**** DATA SHOWN ****

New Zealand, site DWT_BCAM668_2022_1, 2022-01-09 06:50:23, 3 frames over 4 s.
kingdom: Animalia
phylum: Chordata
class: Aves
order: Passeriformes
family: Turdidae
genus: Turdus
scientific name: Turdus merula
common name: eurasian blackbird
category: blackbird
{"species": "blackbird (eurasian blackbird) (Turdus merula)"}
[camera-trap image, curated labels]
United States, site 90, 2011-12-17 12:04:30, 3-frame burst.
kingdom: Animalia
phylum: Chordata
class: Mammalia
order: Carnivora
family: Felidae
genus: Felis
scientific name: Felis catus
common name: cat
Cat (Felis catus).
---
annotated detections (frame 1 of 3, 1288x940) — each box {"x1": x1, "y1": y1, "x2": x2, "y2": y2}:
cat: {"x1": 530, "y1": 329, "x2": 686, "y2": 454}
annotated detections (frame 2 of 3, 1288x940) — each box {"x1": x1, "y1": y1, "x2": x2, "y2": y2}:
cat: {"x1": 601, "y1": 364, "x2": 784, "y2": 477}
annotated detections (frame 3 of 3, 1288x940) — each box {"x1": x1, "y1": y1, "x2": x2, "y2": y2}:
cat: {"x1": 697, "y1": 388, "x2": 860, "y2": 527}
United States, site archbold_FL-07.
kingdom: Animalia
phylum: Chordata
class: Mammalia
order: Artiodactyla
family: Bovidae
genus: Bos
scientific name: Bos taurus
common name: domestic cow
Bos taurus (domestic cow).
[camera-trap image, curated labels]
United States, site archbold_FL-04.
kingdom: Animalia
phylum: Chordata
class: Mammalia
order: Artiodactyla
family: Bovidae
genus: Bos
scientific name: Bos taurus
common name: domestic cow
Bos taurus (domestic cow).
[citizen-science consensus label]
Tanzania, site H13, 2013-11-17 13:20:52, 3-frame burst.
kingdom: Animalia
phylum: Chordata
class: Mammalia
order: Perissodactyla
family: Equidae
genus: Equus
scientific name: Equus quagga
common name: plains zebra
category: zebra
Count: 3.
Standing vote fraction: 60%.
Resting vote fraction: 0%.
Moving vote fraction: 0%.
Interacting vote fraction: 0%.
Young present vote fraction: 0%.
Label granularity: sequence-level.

****

Copy here each line of the preceding records with "fraction" in it.

Standing vote fraction: 60%.
Resting vote fraction: 0%.
Moving vote fraction: 0%.
Interacting vote fraction: 0%.
Young present vote fraction: 0%.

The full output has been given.